Families affected by rare diseases are isolated in their communities with little or no access to disease specific information and treatment or care. They must be properly educated about their disease to cope with it, say doctors.
Dr Ramaiah Muthyala, president and CEO of the Indian Organisation for Rare Disease (IORD), says there is no proper definition of a rare disease.
“In 1980, the USA defined a rare disease as one affecting less than 20,000 people in the whole population. However, that was a definition in the 1980s. At present it is not applicable as many changes have occurred,” he said.
Many western countries have defined a rare disease according to the prevalence of it in their individual countries — so it could be that if 1 in 50,000 or 1 in 20,000 of the population is affected, then it is classified as a rare disease.
There is no definition of a rare disease in India, nor is it officially known how many people are suffering from such diseases.
‘Orphan’ drugs are used to treat rare diseases, that is, drugs that are underdeveloped, since they are required by fewer people. Dr Muthyala says pharmaceutical companies are not interested in manufacturing drugs for these diseases as 10 years may be spent on researching drugs that will not yield much profit.
The US government came up with the Orphan Drug Act to encourage pharmaceutical companies that manufacture orphan drugs by giving them exclusive rights. No patent is required, the government foots the bill for 50 per cent of the research and development cost, and the company is exempted from paying user fee.
Dr Muthyala said, “There are around 7,000 rare diseases in the world and only 400 orphan drugs are available, which is less than five per cent of the drugs we required to address the problem of rare disease. There are ample opportunities in the field of manufacture of orphan drugs. There are very few diagnostic centres for rare diseases.”
Rare diseases usually have a genetic cause and could therefore be hereditary.
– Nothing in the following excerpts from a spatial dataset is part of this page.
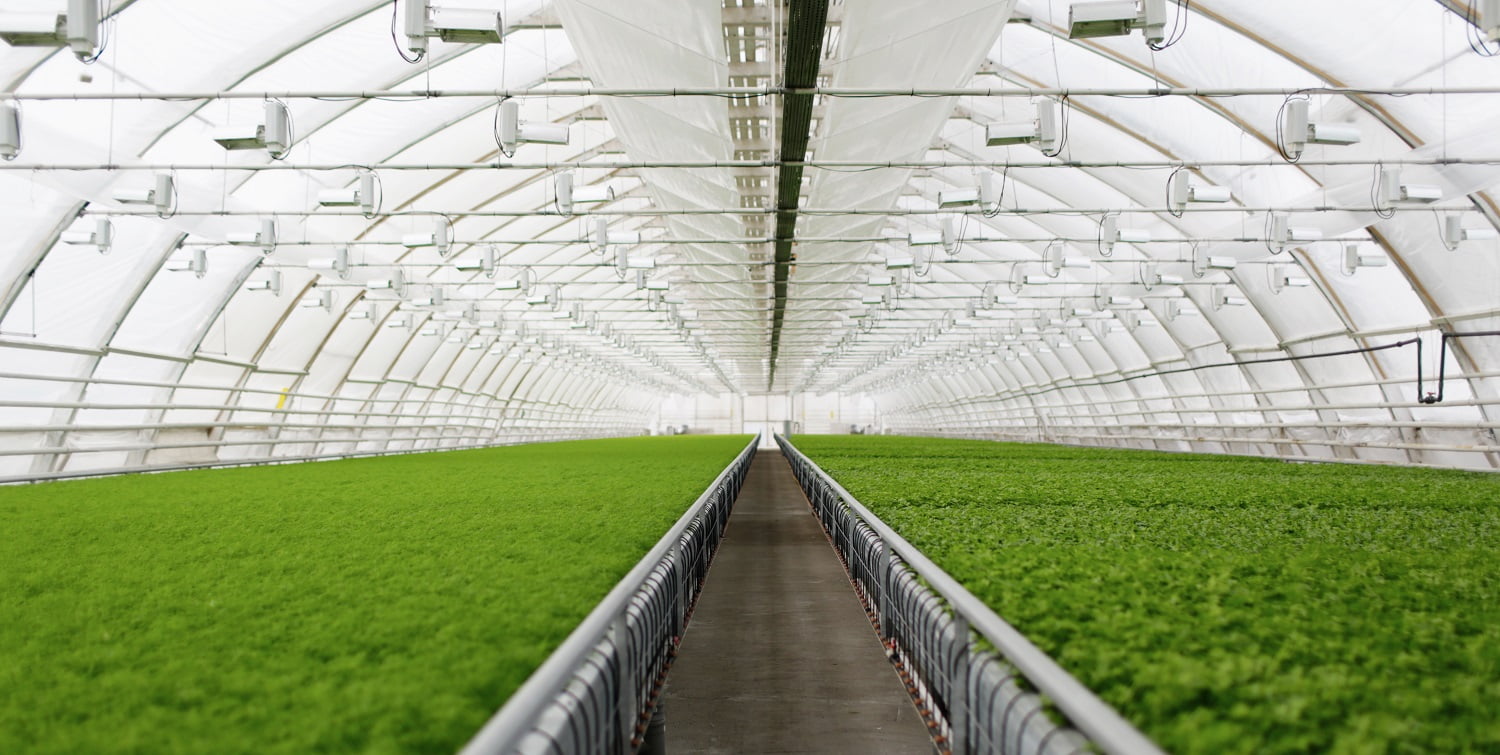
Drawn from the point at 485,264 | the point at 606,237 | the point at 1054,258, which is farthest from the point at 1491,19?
the point at 485,264

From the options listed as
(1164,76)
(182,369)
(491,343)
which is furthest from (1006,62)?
(491,343)

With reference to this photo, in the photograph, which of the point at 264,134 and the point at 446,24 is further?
the point at 264,134

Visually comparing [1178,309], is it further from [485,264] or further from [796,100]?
[485,264]

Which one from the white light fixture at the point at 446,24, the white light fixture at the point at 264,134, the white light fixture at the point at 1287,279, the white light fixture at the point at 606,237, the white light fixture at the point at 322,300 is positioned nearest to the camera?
the white light fixture at the point at 446,24

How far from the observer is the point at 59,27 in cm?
674

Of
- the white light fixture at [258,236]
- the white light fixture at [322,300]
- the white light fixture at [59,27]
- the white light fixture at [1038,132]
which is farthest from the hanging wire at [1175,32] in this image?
the white light fixture at [322,300]

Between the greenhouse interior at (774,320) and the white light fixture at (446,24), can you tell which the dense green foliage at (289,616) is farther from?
the white light fixture at (446,24)

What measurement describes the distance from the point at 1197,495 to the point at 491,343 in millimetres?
24705

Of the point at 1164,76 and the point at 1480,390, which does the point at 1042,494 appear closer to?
the point at 1164,76

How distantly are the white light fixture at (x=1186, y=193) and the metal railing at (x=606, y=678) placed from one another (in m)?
9.27

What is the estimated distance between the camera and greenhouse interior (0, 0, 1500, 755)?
9.20 feet

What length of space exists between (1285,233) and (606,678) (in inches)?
573

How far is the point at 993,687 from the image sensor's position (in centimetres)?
287

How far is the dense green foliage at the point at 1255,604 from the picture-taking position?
2297 millimetres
As they tend to recur in particular families, identifying such families and then getting them to see a genetic counsellor, and educating them about the disease is a way of addressing the disease.
Dr Krishnaji Rao said, “The burden of rare disease is several times more than the burden of diseases such as TB. Other diseases can be treated with medicines for a period of time and can be cured. However, the scenario is totally different in rare diseases, where starting from the patients all the family members suffer.”
The knowledge of rare diseases and orphan drugs needs to be improved even among the medical fraternity so that they can identify patients early and refer them to the right doctor and point of care. Much time is lost in diagnosis and that delay can be avoided.
IORD has requested Vice-President M. Venkaiah Naidu and health minister J.P. Nadda to include questions pertaining to rare diseases in the 2021 National Family and Health Survey so that an estimate of the number of people affected can be arrived at.